Harvard speaker makes Forbes list
He Jiang,the first Chinese orator at Harvard commencement addresses, has joined a roll call of the other young people making the 2017 Forbes 30 Under 30 List. [Photo/provided to China Daily] |
He Jiang, who was the first person from China to deliver a Harvard University commencement address, has made the 2017 Forbes 30 Under 30 List.
"I received this message (about the list) this morning. I'm a little surprised but very happy about that," He told China Daily on Tuesday.
Forbes' 30 Under 30 is a set of lists issued annually by Forbes magazine.
On Tuesday, the magazine released the sixth annual 30 Under 30, featuring 600 young innovators, entrepreneurs and leaders who challenge conventional wisdom and rewrite the rules for the next generation.
The list recognizes 30 game-changers in each of 20 industries. All under 30 years old, the honorees were vetted by a panel of judges in their respective fields.
Previous winners include Facebook CEO Mark Zuckerberg, Snapchat's Evan Spiegel, Saturday Night Live's Kate McKinnon, Chance the Rapper and YouTube phenom Michelle Phan.
"These are the people that will run every field for the next 50 years," said Randall Lane, editor of Forbes.

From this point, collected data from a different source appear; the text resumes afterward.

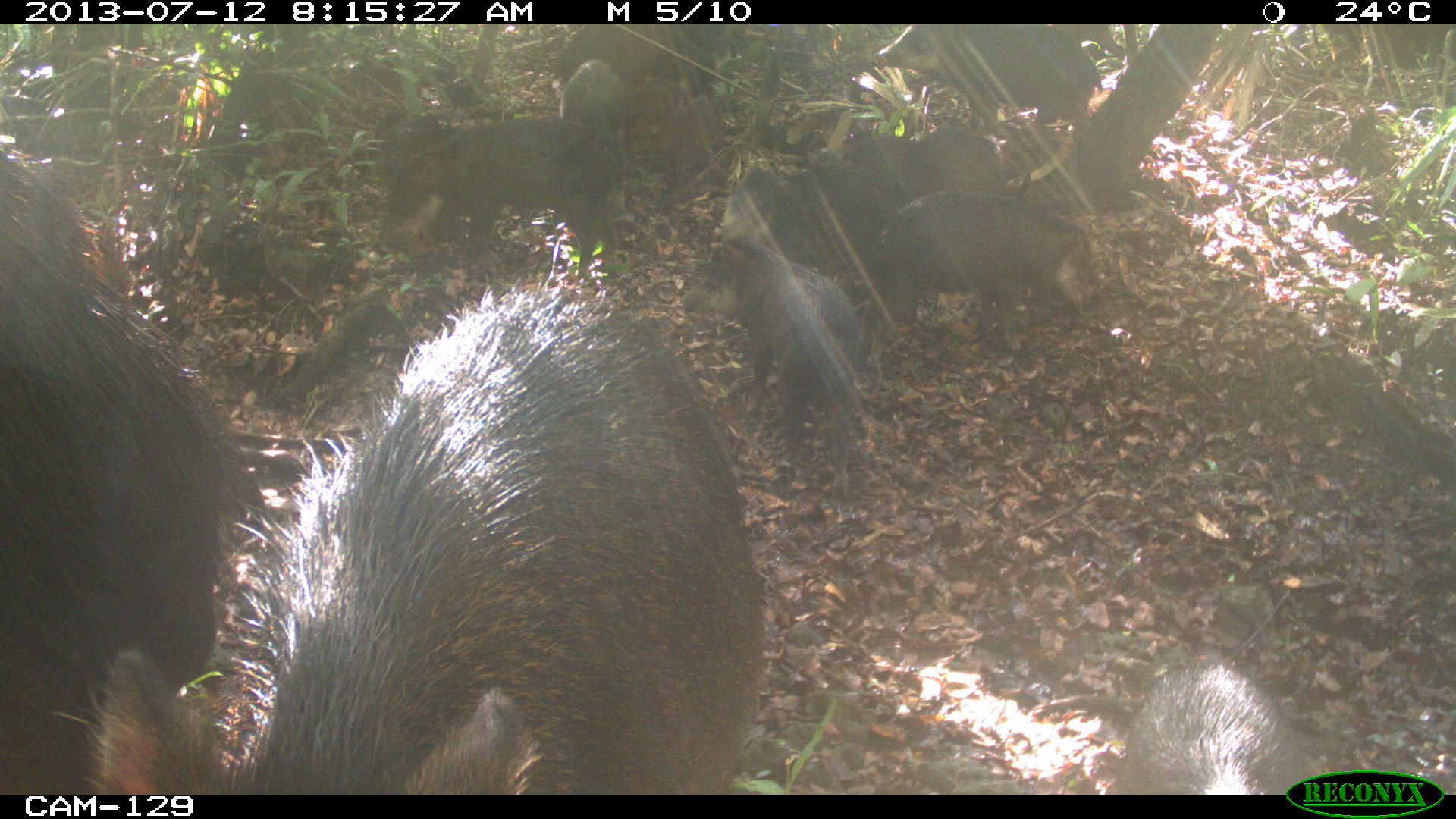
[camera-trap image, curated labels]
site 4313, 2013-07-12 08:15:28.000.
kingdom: Animalia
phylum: Chordata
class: Mammalia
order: Artiodactyla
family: Tayassuidae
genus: Tayassu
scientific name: Tayassu pecari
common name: white-lipped peccary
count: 20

He, a 29-year-old postdoctoral fellow at the Massachusetts Institute of Technology, was chosen for the healthcare category.
He was nominated by his professors at Harvard.
"I didn't know I was nominated until December," said He.
At Harvard, He used a new technology called single-virus tracking super-resolution imaging (STORM) to understand more about how influenza infects cells, and discovered human genes with strong anti-viral effects.
He is now applying the same techniques to neurons and white blood cells. He hopes the lab research he did could be put to practical use in healthcare.
He grew up in a small village with limited educational opportunities. By studying hard, He graduated from the University of Science and Technology of China - one of China's top universities - with a bachelor's degree in 2009, and was accepted into Harvard's PhD program on a full scholarship the same year.
In May, the biochemistry PhD delivered a speech representing the university's 13 graduate and professional schools at the commencement.
In the speech, He talked about the uneven distribution of science and technology in the world and expressed his passion to get science and medicine into places they aren't reaching, like his own village, where his mother once treated his spider bite with fire.
Seventeen of the 600 winners in 2017 are from China.
One in six on the list are immigrants from 44 countries.